*DATA PROVIDED*:
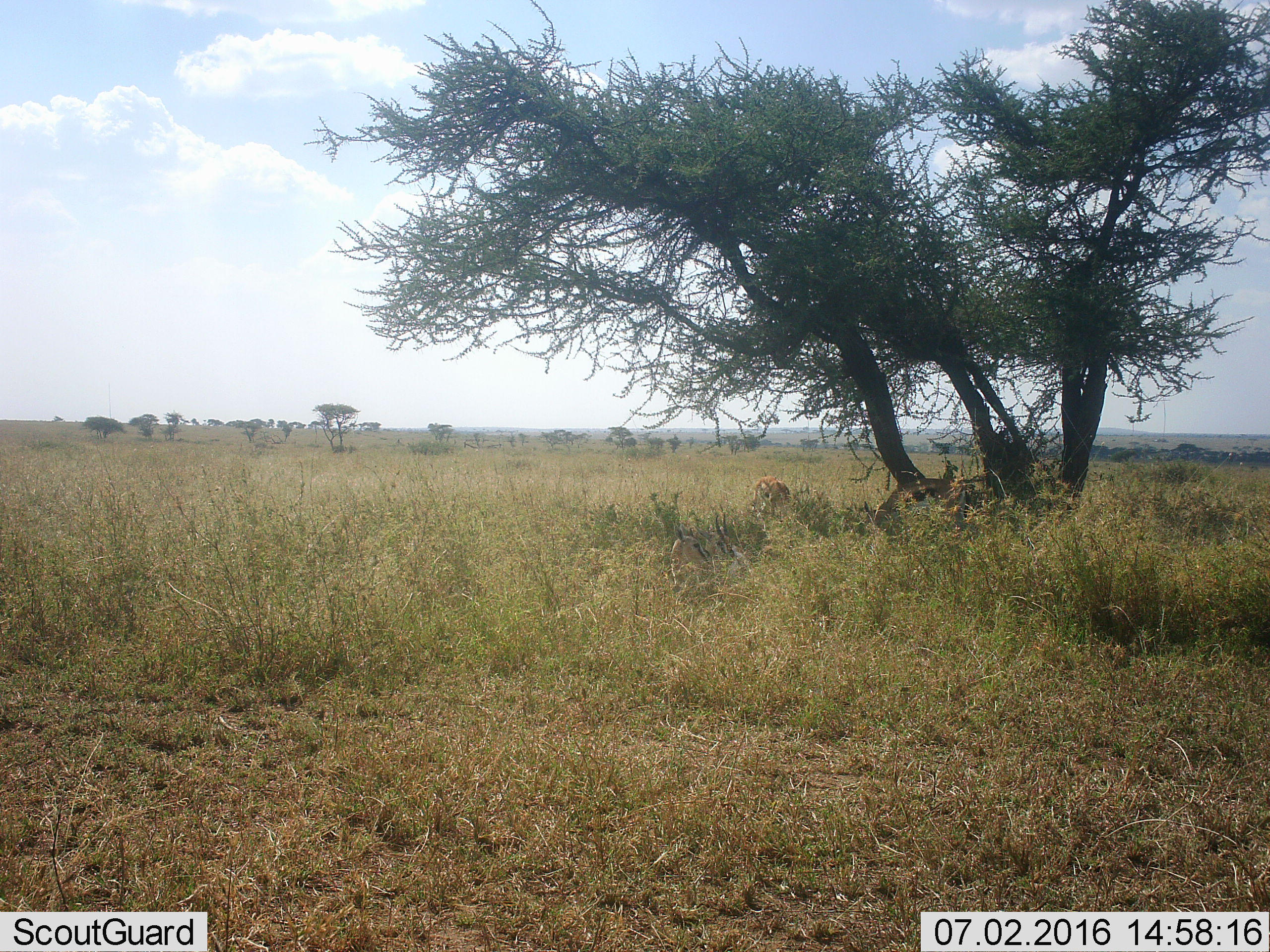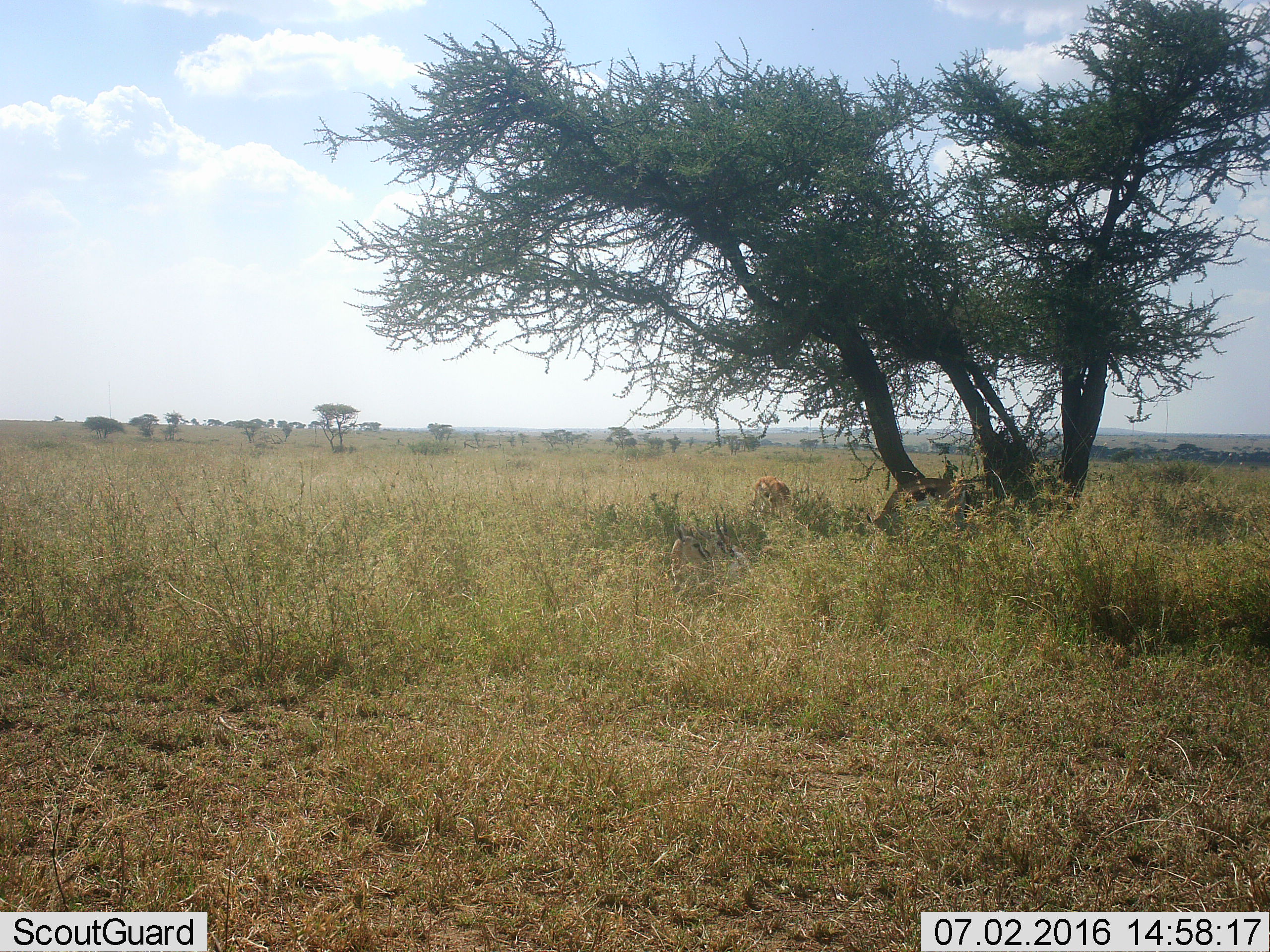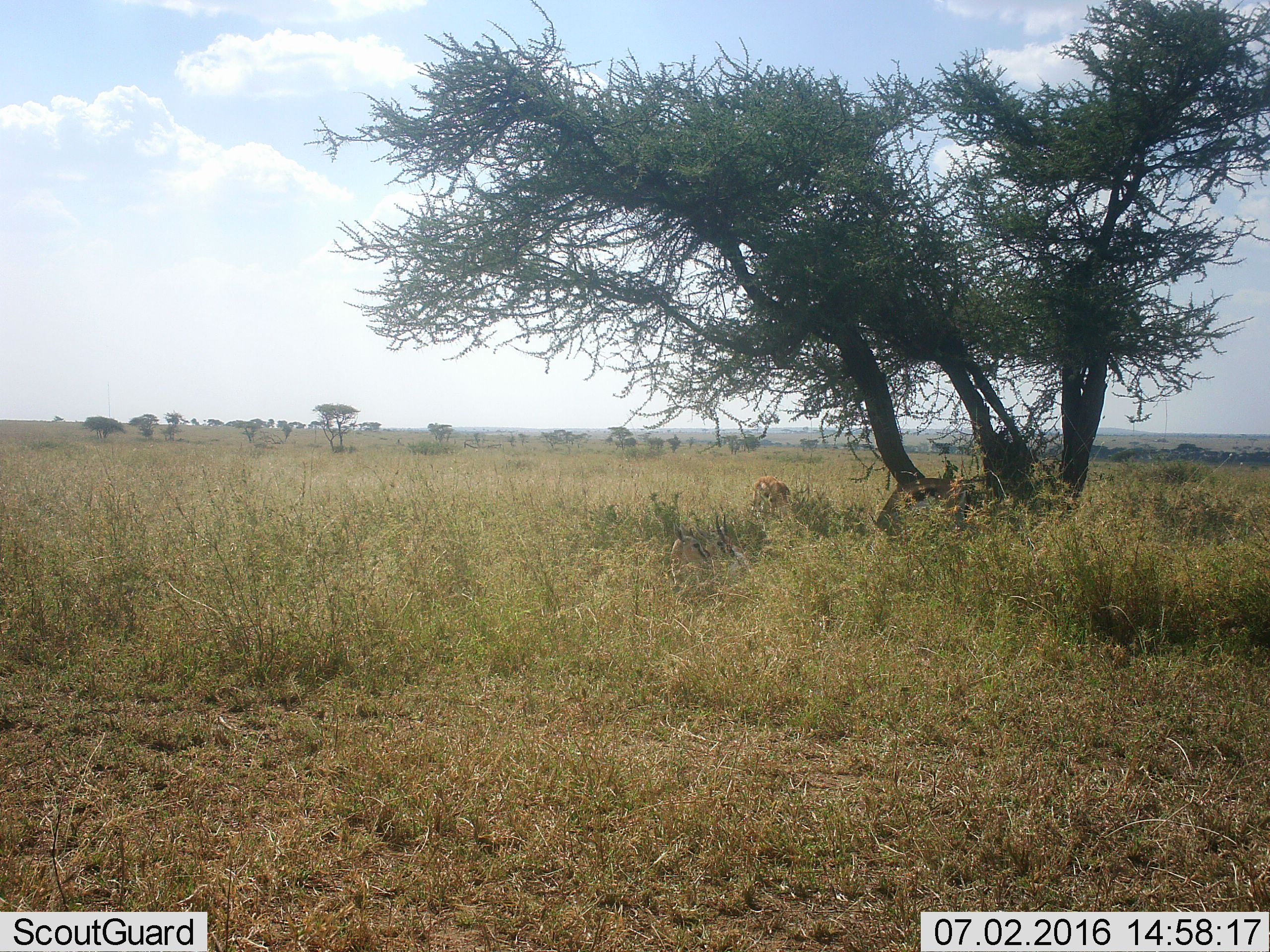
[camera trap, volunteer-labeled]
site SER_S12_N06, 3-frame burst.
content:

*ABOUT THIS EXERCISE*:
Leaving every picture aside, repeat the listing exactly.

*PROBLEM SOLUTION*:
[camera trap, volunteer-labeled]
site SER_S12_N06, 3-frame burst.
content:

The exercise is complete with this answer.